Diperbarui: 24 Juni 2015   20:15

Kompasiana adalah platform blog. Konten ini menjadi tanggung jawab bloger dan tidak mewakili pandangan redaksi Kompas.

Hobi. Sumber ilustrasi: FREEPIK/Rawpixel

Tak sedikit iklan bertaburan di beberapa sudut kota bahkan di layar kaca tentang penghematan energi. Tapi entah seberapa efektif iklan itu berdampak. Terbukti, dalam beberapa kali pertemuan selama saya memfasilitasi pembuatan Rencana Strategis Kota untuk Perubahan Iklim terbilang alot. Alot di sini adalah sulitnya aliran dukungan kota terhadap aksi mitigasi dan adaptasi Perubahan Iklim.

Saya memulai kampanye terhadap perubahan iklim untuk melakukan penghematan energi. Dunia sudah mulai panas akibat terperangkapnya gas di dalam atmosfer bumi. Biasa disebut gas rumah kaca. Dua diantaranya adalah gas methan (CH4) dan Karbondioksida (CO2). Gas-gas ini penting untuk menghangatkan bumi, namun akan berdampak panas jika jumlahnya berlebih. Bahkan tren global sudah mengindikasikan bahwa suhu bumi meningkat di kisaran 0,7 °C dalam 25 tahun terakhir. Kita merasakan ini pula dalam keseharian kita.

Gunung es mencair dan muka air laut naik sehingga mengancam kehidupan masyarakat pantai. Perubahan iklim pula yang menyebabkan bertambahnya durasi musim kemarau hingga sangat panas dan kering. Serta durasi musim hujan singkat dengan curah hujan tinggi hingga banjir dimana-mana. Sudah rahasia umum bukan?

Sejatinya, ada poin penting yang bisa kita lakukan. Mengurangi emisi penghasil gas rumah kaca. Ini bisa dilakukan dengan menambah penyerap gas tersebut dan mengurangi sumber penghasil gas tersebut. Yang dapat menyerap karbondiokasida misalnya, adalah pohon. Tentu untuk proses fotosintesis. Semakin banyak pohon, semakin banyak CO2 yang bisa diserap. Suhu udara di LINGKUNGAN kita pun sejuk dibuatnya. Itu sebabnya pemerintah Indonesia mentargetkan mengurangi emisi gas rumah kaca sebesar 26% sampai tahun 2020. Sebagian besar diupayakan dengan memperbaiki hutan.

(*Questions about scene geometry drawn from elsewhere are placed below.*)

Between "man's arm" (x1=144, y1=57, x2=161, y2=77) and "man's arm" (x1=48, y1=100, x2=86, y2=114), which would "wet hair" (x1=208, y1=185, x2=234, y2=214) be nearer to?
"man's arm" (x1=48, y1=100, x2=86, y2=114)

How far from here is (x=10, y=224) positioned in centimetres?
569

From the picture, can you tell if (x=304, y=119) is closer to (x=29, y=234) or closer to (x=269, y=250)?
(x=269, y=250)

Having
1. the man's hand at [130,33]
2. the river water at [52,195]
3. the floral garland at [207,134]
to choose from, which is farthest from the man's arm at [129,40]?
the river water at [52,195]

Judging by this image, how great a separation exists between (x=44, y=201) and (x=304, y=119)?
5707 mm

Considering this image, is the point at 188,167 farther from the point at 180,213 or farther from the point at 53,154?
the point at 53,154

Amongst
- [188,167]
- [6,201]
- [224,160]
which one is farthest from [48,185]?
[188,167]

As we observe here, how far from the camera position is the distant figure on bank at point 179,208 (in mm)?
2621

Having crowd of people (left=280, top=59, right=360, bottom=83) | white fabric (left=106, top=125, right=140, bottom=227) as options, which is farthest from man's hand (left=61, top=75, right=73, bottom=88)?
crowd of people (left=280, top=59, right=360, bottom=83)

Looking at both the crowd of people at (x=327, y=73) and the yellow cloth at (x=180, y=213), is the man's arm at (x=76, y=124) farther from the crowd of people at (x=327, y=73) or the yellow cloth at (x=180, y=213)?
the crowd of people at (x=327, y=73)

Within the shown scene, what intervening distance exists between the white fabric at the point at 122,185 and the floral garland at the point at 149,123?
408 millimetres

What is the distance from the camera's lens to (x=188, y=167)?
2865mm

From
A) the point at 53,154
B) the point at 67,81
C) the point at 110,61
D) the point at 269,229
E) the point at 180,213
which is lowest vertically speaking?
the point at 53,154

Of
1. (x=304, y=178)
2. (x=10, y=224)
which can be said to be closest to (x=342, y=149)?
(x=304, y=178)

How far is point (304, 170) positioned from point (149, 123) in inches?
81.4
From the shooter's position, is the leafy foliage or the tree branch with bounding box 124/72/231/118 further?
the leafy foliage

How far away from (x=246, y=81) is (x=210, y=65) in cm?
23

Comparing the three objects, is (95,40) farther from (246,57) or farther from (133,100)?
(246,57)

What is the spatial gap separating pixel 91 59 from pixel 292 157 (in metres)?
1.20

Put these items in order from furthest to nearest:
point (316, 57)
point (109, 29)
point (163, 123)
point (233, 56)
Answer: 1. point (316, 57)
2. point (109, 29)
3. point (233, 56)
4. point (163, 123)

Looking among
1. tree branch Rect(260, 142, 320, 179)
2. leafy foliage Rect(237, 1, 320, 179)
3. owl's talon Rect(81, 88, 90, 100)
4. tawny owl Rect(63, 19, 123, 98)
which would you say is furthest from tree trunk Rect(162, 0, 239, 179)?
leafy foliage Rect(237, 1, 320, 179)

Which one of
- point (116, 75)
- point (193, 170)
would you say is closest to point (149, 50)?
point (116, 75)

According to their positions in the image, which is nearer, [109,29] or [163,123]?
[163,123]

Lalu, bagaimana caranya mengurangi sumber penghasil gas rumah kaca? Dalam kajian ilmiah, ini biasa disebut dengan reduksi emisi. Penghasil emisi ternyata berasal dari banyak sektor. Intergovernmental Panel on Climate Change (IPCC) membaginya dalam beberapa sektor penting. Antara lain energi (listrik, bahan bakar minyak, air baik untuk pemukiman maupun industri) dan limbah (padat/sampah, dan cair). Kita lihat hal-hal kecil yang kita bisa perbuat.

Hemat Listrik

Listrik di negara kita dihasilkan dari pembakaran bahan bakar fosil (baca: batubara). Proses pembakaran inilah yang mengasilkan emisi gas karbondioksida tinggi. Jumlah emisi yang dihasilkan dari pembakaran 1 ton batubara adalah sebesar 1.98 CO2e (baca: CO2 ekivalen). Menurut Badan Geologi Kementerian ESDM pada tahun 2010 menyebutkan bahwa untuk penyediaan listrik, sumber batubara di Indonesia mencapai 104,8 Milyar ton (51,9 Milyar ton di Kalimantan dan 52,5 Milyar ton di Sumatera), dengan cadangan 21, 1 Milyar ton.

Bisa dibayangkan bukan berapa emisi yang dihasilkan dari pemenuhan kebutuhan listrik tanah air. Hampir 207,5 Giga Ton CO2e. Luar biasa. Itu karenanya, menghemat listrik sangat penting untuk mengurangi pembakaran batubara. Kita harus bisa melakukan hal-hal kecil di rumah. Berganti ke lampu hemat energi (bukan iklan, tapi saran), mematikan lampu, TV ataupun alat elektronik lain bila tidak diperlukan adalah sebagian diantaranya.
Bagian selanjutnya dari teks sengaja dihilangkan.